Fight earths carbon halo by saying hello to halophytes

Mark Davis
2 min readMay 17, 2020

Three decades ago, while garnering supporters for Greenpeace I naively went into a pub where a group of local yokels felt that mangroves should be turned into something useful like sports fields.

Fifteen years ago, a new property owner complained to council that mangroves were trapping rubbish and attracting crocodiles (but really it was about losing sea views) even though they bought the property with the view already blocked (NIMBY syndrome). On another occasion, a citizen made a similar complaint when their property abutted a marine lake, and mangroves established by their seawall. After pointing out that there was no long-shore drift or a nearby drainage outfall I asked when they did landscaping did they create the ‘island’ at the bottom of their garden? A bright red face answered!

Halophytes (hello fights) are salt tolerant plants such as mangroves, sedges and seagrasses, that not only absorb carbon during photosynthesis but have significant benefits for coastal protection. After the South East Asian Tsunami in 2004, only villages that had retained mangroves survived intact. Given IPCC predicted global average sea level rise (1m by 2100), increased storm tide inundation and salt water intrusion, it makes sense that ecological disaster risk reduction (ecoDRR), as recognised under the Sendai Framework 2015, has a more significant role to play in nature-based resilience building. Billions of dollars of so-called Green Funds are being established to fund climate mitigation and adaptation infrastructure, or renewable energy technologies and hard infrastructure investment.

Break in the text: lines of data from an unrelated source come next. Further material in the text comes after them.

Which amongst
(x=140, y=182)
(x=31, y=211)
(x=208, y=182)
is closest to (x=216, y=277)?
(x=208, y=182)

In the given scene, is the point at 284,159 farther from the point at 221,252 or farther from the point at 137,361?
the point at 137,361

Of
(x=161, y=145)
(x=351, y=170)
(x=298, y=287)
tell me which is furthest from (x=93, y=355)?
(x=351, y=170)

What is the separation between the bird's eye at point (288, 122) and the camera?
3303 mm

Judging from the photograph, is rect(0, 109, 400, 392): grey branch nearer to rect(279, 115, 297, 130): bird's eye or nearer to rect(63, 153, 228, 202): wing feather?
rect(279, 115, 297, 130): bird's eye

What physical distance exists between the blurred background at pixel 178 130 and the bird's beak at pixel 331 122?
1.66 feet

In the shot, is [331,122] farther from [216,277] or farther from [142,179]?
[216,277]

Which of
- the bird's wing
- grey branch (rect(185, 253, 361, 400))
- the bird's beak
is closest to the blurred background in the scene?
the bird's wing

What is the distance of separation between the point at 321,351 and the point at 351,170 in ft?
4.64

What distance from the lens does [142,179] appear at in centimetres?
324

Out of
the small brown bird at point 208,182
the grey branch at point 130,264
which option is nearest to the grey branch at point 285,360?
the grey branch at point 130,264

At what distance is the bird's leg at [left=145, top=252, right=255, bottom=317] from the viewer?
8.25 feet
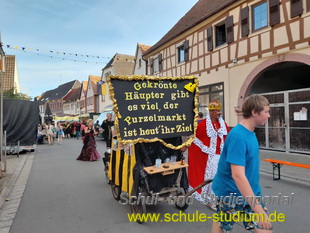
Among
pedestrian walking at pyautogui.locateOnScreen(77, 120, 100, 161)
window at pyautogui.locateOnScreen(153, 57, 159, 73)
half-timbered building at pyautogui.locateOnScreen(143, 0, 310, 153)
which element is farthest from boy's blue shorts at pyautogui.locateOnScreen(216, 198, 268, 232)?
window at pyautogui.locateOnScreen(153, 57, 159, 73)

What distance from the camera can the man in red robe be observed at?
415 cm

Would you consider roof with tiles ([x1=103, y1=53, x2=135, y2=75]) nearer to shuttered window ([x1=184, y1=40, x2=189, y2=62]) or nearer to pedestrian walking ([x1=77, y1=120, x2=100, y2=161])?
shuttered window ([x1=184, y1=40, x2=189, y2=62])

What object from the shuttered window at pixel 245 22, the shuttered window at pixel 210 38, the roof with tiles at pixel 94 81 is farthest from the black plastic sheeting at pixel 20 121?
the roof with tiles at pixel 94 81

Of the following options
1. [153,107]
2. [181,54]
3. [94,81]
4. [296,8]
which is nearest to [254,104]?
[153,107]

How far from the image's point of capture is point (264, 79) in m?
12.7

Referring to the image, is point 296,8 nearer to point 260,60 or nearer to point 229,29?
point 260,60

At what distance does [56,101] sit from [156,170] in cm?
6014

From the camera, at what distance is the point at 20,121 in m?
12.0

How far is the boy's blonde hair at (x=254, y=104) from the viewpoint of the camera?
2004mm

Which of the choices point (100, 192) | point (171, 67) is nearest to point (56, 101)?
point (171, 67)

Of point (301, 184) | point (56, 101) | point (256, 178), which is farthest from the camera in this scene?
point (56, 101)

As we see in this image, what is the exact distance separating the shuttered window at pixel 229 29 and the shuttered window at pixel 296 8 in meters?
3.01

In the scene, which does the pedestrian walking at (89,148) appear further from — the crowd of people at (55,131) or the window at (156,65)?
the window at (156,65)

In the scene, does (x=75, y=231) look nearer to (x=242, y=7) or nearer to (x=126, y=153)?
(x=126, y=153)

Which begs the question whether it’s really about economic indenture rather than enabling poorer countries to meet climate heightened disasters.

EcoDRR using cheaper and naturally beneficial capital provides protection, traps erosion sediments, stabilises ‘soils’, aquatic nurseries, and sustainable food and wood resources. With the economic repercussions from the Covid Pandemic impacting poorer countries in particular, the funding for replanting forests in general, as happened during the Depression, and mangroves in particular, is critical.

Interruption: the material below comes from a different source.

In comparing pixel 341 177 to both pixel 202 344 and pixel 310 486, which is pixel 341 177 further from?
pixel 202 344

Developing countries have blindly cleared forests over the last century and ironically created land suitable for mangroves, sterilisation by salinization (salt intrusion) of soils and destroying wetlands and freshwater resources. Now is the perfect time to re-establish/regenerate/rehabilitate/renew natural systems that unlike hard engineered solutions don’t cost the earth (economically speaking), and provide significant environmental, social, spiritual and cultural benefits for humankind and are more planet kind.